>>

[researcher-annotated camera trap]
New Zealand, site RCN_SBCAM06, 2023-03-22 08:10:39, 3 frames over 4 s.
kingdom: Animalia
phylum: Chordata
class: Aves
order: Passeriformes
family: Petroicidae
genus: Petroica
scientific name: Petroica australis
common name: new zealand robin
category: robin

<<

## WHAT YOU ARE ASKED TO DO
Give back exactly the lines running from the line containing "order: Passeriformes" through the end of the material above, both included, and nothing beyond them.

## ANSWER TO THE PROBLEM
order: Passeriformes
family: Petroicidae
genus: Petroica
scientific name: Petroica australis
common name: new zealand robin
category: robin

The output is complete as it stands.